10 fevereiro 2025

em que nos estamos a tornar?

 


https://www.gazetadopovo.com.br/mundo/afegao-que-matou-2-pessoas-alemanha-seguia-no-pais-devido-erro-administrativo/

Em finais de Janeiro, uma tragédia atingiu a Alemanha em cheio: um refugiado afegão, conhecido por ser violento e por ter problemas psíquicos, e que já devia ter saído do país há vários meses, atacou um grupo de crianças de uma creche que iam a caminho de um parque. Matou um menino marroquino e feriu uma menina síria. Também matou o homem alemão de 41 anos que tentou defender as crianças.

Três dias mais tarde, numa sessão pública em memória das vítimas, Fátima, uma menina afegã de 12 anos insistiu muito com a organização para a deixarem dizer algumas palavras aos presentes. Tradução do que é dito no filme: Fátima: "Peço desculpa às mães das crianças." Organizadora: "Não tens de pedir desculpa. Não tens culpa." Fátima: "Mas há pessoas que pensam que eu, por ser afegã, sou uma pessoa má." Organizadora: "Tens à tua frente muitas pessoas, e não há uma única que pense isso de ti." Mais tarde, Fátima explica a uma equipa do canal BR (vídeo completo aqui) que depois daquele crime as crianças da escola começaram a olhar para ela de soslaio e a evitá-la, por pensarem que ela era perigosa e má.

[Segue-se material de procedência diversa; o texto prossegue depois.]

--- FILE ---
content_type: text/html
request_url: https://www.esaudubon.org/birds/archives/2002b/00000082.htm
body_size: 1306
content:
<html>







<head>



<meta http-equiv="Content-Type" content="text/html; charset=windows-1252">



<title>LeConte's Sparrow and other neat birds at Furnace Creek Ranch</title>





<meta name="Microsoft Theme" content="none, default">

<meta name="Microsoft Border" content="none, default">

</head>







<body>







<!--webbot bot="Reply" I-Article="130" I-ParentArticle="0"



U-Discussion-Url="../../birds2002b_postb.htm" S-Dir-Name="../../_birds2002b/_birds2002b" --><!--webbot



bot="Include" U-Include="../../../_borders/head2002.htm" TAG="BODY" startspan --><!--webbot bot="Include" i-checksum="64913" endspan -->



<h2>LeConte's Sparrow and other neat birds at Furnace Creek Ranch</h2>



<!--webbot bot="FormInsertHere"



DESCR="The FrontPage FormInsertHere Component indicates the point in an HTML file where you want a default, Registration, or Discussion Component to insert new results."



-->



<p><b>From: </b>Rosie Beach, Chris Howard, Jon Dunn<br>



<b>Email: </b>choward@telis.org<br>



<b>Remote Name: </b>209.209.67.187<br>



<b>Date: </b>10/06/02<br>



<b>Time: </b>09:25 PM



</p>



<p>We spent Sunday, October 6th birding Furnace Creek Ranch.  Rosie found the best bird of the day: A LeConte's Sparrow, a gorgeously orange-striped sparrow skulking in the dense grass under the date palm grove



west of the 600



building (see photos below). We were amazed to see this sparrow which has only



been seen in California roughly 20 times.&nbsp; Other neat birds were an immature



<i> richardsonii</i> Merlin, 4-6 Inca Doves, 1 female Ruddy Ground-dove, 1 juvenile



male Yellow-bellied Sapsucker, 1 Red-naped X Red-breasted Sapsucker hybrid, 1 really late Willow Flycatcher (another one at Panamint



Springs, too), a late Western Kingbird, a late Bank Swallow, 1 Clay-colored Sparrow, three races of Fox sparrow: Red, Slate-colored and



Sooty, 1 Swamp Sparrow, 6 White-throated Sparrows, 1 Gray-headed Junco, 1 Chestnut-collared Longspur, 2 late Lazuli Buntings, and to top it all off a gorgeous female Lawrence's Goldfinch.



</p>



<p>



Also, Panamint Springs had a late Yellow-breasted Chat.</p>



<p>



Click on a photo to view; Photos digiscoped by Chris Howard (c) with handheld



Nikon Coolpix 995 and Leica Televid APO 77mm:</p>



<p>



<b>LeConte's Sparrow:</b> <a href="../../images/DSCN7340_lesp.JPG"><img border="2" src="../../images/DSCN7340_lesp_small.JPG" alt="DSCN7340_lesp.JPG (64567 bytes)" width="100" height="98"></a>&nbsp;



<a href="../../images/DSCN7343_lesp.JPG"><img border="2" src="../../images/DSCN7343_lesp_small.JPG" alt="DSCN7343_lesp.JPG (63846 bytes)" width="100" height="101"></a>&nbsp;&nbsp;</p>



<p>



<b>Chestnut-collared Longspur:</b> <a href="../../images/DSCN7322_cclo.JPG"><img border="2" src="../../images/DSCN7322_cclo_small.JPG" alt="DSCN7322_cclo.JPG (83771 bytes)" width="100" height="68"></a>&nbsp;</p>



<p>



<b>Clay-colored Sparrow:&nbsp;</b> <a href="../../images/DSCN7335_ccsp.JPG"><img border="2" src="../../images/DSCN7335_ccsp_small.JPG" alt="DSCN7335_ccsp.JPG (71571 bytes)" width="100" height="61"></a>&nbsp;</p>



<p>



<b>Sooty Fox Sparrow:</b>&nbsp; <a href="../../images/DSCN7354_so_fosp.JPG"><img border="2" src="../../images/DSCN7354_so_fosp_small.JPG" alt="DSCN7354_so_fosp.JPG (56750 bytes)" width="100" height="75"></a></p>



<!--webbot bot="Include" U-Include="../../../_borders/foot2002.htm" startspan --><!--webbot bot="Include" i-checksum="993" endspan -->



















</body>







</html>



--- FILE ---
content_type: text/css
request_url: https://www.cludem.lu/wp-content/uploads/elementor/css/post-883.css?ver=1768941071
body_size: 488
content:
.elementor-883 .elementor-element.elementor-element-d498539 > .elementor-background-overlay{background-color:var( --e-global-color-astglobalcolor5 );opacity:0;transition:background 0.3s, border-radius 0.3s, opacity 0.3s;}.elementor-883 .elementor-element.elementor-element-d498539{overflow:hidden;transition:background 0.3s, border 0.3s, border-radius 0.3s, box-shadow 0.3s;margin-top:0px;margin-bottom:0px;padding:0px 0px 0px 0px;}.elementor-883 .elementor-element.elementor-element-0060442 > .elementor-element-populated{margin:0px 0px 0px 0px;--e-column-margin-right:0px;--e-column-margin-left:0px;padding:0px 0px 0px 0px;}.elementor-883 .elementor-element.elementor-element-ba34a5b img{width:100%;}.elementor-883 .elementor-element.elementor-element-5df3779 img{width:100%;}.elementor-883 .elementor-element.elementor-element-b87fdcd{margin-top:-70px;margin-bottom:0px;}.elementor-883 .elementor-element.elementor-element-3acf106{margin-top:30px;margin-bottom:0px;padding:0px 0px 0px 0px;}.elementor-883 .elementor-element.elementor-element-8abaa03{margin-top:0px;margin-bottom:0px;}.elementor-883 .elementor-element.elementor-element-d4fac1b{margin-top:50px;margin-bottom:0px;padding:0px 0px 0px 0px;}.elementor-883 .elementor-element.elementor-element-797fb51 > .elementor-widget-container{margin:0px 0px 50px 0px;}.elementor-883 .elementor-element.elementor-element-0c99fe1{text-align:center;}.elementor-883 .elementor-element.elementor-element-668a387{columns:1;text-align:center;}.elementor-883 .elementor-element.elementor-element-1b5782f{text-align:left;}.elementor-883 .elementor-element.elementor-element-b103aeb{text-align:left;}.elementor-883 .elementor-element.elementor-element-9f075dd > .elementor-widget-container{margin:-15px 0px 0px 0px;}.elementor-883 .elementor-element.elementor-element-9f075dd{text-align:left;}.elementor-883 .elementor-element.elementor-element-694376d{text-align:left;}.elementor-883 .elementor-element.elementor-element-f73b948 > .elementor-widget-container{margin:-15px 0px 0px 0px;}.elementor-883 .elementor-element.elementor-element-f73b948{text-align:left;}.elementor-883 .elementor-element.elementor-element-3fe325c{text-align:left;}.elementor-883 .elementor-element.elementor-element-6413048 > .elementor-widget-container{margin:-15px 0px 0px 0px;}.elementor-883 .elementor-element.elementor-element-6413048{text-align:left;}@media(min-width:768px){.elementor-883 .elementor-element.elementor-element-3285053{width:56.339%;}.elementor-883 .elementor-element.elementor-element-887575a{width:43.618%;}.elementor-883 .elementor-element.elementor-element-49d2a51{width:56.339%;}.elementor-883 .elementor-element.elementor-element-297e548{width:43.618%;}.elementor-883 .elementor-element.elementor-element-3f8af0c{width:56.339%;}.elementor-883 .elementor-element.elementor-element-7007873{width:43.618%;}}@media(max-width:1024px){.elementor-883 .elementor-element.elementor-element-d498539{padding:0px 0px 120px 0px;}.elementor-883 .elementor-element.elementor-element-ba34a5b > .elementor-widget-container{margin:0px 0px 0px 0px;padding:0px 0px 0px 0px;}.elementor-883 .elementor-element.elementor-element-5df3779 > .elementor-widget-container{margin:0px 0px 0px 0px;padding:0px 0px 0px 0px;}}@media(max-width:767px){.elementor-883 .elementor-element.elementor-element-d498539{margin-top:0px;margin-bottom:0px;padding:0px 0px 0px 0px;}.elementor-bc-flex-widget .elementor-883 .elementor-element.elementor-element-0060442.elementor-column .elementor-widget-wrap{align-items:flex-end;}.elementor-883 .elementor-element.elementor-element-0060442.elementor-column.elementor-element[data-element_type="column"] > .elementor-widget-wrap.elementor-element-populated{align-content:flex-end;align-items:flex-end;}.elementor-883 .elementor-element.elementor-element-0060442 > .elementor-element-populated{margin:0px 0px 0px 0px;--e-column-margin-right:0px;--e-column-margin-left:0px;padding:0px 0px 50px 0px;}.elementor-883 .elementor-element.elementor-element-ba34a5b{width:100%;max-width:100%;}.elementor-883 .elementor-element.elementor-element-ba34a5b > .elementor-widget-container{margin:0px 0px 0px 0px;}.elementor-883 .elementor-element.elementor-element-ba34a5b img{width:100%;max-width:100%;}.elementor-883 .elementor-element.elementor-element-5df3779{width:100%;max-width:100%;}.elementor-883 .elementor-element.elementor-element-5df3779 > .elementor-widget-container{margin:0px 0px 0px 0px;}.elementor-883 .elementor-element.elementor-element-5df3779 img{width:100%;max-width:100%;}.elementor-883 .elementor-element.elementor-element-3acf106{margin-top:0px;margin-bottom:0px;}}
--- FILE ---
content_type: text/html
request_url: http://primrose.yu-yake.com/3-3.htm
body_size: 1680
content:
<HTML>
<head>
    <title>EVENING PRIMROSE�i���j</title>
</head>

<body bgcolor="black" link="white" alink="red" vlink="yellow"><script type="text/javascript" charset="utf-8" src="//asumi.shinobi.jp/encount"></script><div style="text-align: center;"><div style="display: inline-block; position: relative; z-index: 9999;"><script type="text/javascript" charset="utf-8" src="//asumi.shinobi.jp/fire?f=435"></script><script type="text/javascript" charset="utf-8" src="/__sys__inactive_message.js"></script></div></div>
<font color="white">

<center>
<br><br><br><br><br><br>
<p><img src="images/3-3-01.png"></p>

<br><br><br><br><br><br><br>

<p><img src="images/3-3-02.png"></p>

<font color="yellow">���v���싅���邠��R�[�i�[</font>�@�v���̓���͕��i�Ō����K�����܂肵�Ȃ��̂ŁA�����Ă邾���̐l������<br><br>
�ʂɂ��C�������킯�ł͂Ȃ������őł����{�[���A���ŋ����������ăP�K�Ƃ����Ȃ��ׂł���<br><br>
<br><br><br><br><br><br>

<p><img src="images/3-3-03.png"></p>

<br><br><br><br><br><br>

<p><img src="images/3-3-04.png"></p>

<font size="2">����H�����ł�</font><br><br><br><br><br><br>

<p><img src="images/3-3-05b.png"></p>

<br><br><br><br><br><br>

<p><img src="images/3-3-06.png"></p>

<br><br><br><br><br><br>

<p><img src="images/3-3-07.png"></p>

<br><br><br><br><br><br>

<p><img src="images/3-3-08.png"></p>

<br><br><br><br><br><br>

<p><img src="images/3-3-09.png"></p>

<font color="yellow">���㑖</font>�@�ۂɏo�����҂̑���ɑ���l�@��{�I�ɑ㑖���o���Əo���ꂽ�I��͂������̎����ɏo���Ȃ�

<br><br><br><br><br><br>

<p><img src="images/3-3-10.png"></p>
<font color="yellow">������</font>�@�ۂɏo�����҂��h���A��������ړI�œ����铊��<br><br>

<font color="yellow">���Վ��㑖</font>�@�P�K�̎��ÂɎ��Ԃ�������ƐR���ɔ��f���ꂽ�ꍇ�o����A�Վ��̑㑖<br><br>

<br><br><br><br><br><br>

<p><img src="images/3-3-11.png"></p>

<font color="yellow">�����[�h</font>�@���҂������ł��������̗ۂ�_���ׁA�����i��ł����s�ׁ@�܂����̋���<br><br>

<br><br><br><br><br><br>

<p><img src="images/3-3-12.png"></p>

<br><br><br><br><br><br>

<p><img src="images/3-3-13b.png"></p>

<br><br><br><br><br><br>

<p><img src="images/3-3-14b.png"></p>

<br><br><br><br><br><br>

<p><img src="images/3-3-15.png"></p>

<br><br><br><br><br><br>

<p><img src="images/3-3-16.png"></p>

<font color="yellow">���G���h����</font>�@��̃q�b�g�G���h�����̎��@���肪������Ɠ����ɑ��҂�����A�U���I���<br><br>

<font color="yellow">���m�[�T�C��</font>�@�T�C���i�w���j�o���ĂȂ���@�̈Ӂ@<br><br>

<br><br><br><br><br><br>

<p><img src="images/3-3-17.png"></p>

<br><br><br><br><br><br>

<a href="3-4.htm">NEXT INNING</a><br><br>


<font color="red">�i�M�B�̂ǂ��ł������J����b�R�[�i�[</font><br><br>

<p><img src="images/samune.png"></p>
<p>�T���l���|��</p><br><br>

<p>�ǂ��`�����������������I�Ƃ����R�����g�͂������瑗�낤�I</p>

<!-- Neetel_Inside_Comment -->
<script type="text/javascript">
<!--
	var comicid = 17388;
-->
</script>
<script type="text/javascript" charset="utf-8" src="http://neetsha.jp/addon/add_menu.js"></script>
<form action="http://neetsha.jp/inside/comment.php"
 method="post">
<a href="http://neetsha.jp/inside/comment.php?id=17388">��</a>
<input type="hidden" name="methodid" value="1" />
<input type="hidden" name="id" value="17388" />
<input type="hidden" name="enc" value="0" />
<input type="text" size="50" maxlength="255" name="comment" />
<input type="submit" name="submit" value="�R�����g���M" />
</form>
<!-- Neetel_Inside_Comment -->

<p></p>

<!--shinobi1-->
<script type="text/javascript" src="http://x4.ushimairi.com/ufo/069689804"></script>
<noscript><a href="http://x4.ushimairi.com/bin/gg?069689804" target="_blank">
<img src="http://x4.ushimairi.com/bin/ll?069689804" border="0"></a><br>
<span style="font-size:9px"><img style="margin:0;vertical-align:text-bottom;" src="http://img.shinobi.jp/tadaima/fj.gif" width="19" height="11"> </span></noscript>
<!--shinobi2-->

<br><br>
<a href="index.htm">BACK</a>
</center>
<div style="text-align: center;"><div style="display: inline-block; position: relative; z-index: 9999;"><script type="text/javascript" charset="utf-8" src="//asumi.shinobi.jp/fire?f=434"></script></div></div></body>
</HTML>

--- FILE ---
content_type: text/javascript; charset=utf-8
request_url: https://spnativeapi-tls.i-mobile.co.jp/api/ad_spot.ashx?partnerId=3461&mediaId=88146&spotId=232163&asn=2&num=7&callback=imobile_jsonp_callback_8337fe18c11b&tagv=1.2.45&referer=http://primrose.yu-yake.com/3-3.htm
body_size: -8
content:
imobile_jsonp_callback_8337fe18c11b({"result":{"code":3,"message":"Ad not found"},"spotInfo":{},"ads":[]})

A tragédia de Aschaffenburg pôs a questão da migração ainda mais no centro da campanha eleitoral que está em curso. Apesar de ser um resultado directo da ineficiência dos serviços, que naquele caso demoraram demasiado tempo a reagir, a passar informações e a fazer avançar o processo de saída do país que já estava decidido há muito, alguns partidos apressaram-se disparar numa direcção mais conveniente para os seus objectivos de curto prazo, exigindo mais dureza nas regras de entrada de refugiados.

A sociedade vai atrás. Não adianta um Scholz e um Habeck chamarem a atenção para os factos, o erro dos serviços, e a necessidade de melhorar os processos burocráticos para os tornar muito mais velozes e eficientes. O que dá votos é prometer mão forte, portas fechadas, controlo apertadíssimo das fronteiras, centros de refugiados fora da Europa. E os partidos da direita, mais a esquerda radical populista da Sahra Wagenknecht e a direita fascistóide da AfD atiram-se sem quaisquer escrúpulos a esse veio de ouro.

Um pequeno detalhe da hipocrisia: as crianças vítimas, que tanta comoção provocaram, pertenciam ao grupo dos indesejados, dos que é preciso "repatriar". São todos os "perigosos", os "maus" - para usar o vocabulário da jovem Fátima. Nenhuma criança síria ou marroquina se pode sentir em segurança num país que desconfia liminarmente de todos os seus compatriotas. E um dos partidos que mais cavalga o escândalo da morte destes pequeninos não se importa nada que outros pequeninos como estes morram no Mediterrâneo ou que os seus pais sejam assassinados por guardas da fronteira (sim, a Beatrix von Storch já sugeriu que se defendam as fronteiras alemãs a tiro). É nisto que nos estamos a tornar.